**WHAT YOU WILL DO**
1. In the winter car battery tips, at what temperature does the water in the battery's polypropylene case freeze solid when the battery is at 10% charge?
2. Please explain why the winter car battery tips say to go to a repair shop as soon as the car seems slow to start.
3. Continue the winter car battery tips from the point where they stop.

**PASSAGE TO READ**
--
And you rely on your car battery in the winter.
Holiday dinners, parties, visiting grandmothers who live over rivers and through woods — you’ve got places to be, family to hug, and eggnog to sip. Here’s the problem: You may only discover a dead battery the very moment when you want to get going.
1. Get your battery checked.
It’s simple and easy — and usually free at repair shops across North America.
Drive to your closest Interstate Batteries authorized dealer and ask for a car battery test. They’ll use their tester to look for any weakness in your car battery – and even tell you the temperature that’ll kill the battery section.
Then you can pick where and when to deal with your new car battery, instead of a dead battery demanding you deal with it right then.
2. Keep driving for 10 minutes or longer.
Next on the list for preventing winter battery problems: driving.
Driving every day keeps the damage of cold weather at bay. Your engine warms the car battery when you drive to and keeps your battery healthy.
Here’s a rule of thumb: Drive the length of your commute, even if you’re on a holiday break.
The average commutes for Americans and Canadians are longer than 20 minutes one way, according to census data from the U.S. Bureau of Statistics and Statistics Canada. Making a similar drive — to a café, the in-laws, or even a grocery store on the far end of town — can keep your battery healthy and ready.
However, the moment your car seems slow to start, it’s time to get to a repair shop. That’s an early sign your car battery is going to die. And driving won’t help bring a dead battery back to life.
3. Park your car in a garage, if possible.
Ambient temperatures during cold weather can kill your battery. Instead, park in these places:
- In your garage
- In parking garages with a lot of come-and-go traffic
- Near heated equipment
- Close to warm buildings
- In spaces with lots of direct sunlight, which will warm the body of the car
- Anywhere that can be warmer than shaded, bare outdoor weather
How warm does it need to be? It depends on how weak your car battery already is. The weaker your battery, the warmer it has to be to ensure you can start your car. It depends on your battery’s size, power, and age.
The battery’s polypropylene plastic case offers thermal protection, too. Its internal design and material structure keep the water-acid mixture (electrolyte) about 5 degrees warmer. But the more discharged the battery, the thinner the mixture is. At 10% charge, the liquid inside is mostly water — but even then, water in the polypropylene case won’t freeze solid until temperatures drop to 28 F.
--
**Collection entries**
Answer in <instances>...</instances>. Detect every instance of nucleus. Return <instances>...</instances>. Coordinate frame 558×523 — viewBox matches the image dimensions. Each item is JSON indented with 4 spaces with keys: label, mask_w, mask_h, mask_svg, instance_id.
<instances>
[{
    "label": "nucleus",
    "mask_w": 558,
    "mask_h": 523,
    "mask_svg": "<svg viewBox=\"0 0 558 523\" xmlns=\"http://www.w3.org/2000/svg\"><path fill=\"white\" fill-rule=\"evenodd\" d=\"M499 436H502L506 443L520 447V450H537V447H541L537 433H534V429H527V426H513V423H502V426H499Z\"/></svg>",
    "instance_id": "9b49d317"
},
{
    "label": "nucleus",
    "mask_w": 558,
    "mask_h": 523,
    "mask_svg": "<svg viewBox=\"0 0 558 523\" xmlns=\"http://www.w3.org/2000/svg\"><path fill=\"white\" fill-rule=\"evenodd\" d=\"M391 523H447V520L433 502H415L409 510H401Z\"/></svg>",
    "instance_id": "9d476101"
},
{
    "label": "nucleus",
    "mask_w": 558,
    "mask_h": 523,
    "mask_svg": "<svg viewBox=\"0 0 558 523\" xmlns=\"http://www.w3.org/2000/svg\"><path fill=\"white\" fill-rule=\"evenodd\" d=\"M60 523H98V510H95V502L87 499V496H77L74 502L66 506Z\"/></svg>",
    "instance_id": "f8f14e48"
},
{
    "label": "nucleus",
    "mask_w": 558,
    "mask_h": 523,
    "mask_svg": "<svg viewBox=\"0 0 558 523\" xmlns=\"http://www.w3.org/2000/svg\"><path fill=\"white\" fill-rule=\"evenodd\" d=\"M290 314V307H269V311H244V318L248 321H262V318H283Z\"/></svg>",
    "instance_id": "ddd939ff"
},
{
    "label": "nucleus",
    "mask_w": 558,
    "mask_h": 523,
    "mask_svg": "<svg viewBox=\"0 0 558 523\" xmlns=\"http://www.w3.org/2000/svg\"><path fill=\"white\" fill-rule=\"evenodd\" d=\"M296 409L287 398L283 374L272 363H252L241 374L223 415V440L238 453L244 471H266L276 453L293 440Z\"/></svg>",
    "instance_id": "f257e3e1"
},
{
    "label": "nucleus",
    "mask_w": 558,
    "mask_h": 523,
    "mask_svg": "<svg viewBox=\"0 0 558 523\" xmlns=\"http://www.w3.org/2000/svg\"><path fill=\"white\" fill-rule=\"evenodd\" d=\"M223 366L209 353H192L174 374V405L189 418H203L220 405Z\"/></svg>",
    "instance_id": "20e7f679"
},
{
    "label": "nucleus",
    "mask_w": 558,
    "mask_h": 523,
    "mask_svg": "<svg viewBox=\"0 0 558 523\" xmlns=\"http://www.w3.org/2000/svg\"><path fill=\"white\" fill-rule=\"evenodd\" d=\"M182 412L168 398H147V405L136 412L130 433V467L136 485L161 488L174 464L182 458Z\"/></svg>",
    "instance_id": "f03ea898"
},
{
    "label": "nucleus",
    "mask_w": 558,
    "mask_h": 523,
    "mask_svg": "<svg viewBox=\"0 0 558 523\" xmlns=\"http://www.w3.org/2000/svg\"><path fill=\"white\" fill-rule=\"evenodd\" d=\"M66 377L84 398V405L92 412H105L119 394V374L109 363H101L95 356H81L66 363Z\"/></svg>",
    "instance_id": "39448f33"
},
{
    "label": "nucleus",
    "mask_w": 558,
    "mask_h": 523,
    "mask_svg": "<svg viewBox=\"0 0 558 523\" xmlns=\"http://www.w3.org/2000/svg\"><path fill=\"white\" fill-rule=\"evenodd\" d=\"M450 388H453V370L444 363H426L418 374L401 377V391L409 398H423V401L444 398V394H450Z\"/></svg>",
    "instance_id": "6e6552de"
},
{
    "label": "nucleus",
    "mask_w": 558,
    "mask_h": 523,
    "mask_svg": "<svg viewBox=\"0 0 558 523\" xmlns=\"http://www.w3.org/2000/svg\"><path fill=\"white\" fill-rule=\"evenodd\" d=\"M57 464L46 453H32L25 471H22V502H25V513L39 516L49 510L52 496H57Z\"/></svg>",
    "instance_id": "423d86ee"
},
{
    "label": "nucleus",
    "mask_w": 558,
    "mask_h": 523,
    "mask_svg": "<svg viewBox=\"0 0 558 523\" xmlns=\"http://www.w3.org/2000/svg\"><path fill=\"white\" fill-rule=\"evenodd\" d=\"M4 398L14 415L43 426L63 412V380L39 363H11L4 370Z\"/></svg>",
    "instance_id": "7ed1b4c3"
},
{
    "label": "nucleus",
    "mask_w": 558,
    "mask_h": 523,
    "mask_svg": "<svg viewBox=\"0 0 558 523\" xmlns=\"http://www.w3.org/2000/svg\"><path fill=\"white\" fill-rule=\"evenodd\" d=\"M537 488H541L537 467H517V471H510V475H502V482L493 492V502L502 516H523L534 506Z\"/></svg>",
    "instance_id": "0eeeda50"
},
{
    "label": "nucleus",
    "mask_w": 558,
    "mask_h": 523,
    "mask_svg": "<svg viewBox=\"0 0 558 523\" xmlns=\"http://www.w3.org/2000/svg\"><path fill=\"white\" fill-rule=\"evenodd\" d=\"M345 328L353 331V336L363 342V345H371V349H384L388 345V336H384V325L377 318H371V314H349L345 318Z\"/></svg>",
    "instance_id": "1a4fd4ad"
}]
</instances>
--
**ANSWERS TO THE EXERCISES**
1. It freezes solid at 28 F.

2. A slow start is an early sign that the car battery is going to die. Driving won't bring a dead battery back to life.

3.
A fully charged battery can resist incredibly cold temperatures. (The thermometer has to read minus 80 F to freeze a fully charged battery!) But that strength disappears if your battery wears down enough. If your battery is only half-charged, it could turn to a block of ice at minus 10 F overnight. But, odds are, your battery-popsicle would have failed your car long before the temperature fell that low.
4. Wrap your car battery in a thermal blanket.
Battery warmers, insulators, electric battery blankets, thermal wrap — they go by many names, but they’re all corrosion-resistant heat blankets for your battery. They’re available online or in stores.
In a pinch, you can throw a dry, thick bath towel on the battery, after you’ve driven enough, to warm the engine. As soon as you park, pack the towel onto the battery. The extra coating will retain the engine heat. Definitely be sure to remove the towel before you start the engine again!
Most carmakers already give your battery extra coating. But most amateur mechanics who replace their own car batteries will often trash the protective battery coating.
Expert advice: Don’t want a frozen battery? Don’t trash your car battery protection.
5. Charge up your car battery with more than a trickle charger.
When the temperature drops near freezing, a battery maintainer or trickle charger may not keep your battery alive. But it’s not the battery charger’s fault. It’s that the weather is too cold.
Batteries aren’t as efficient in cold weather, whether they’re accepting a charge or cranking an engine. That’s when CCA or cold cranking amps really come into play. Those ratings say how much power they should give when it’s below freezing.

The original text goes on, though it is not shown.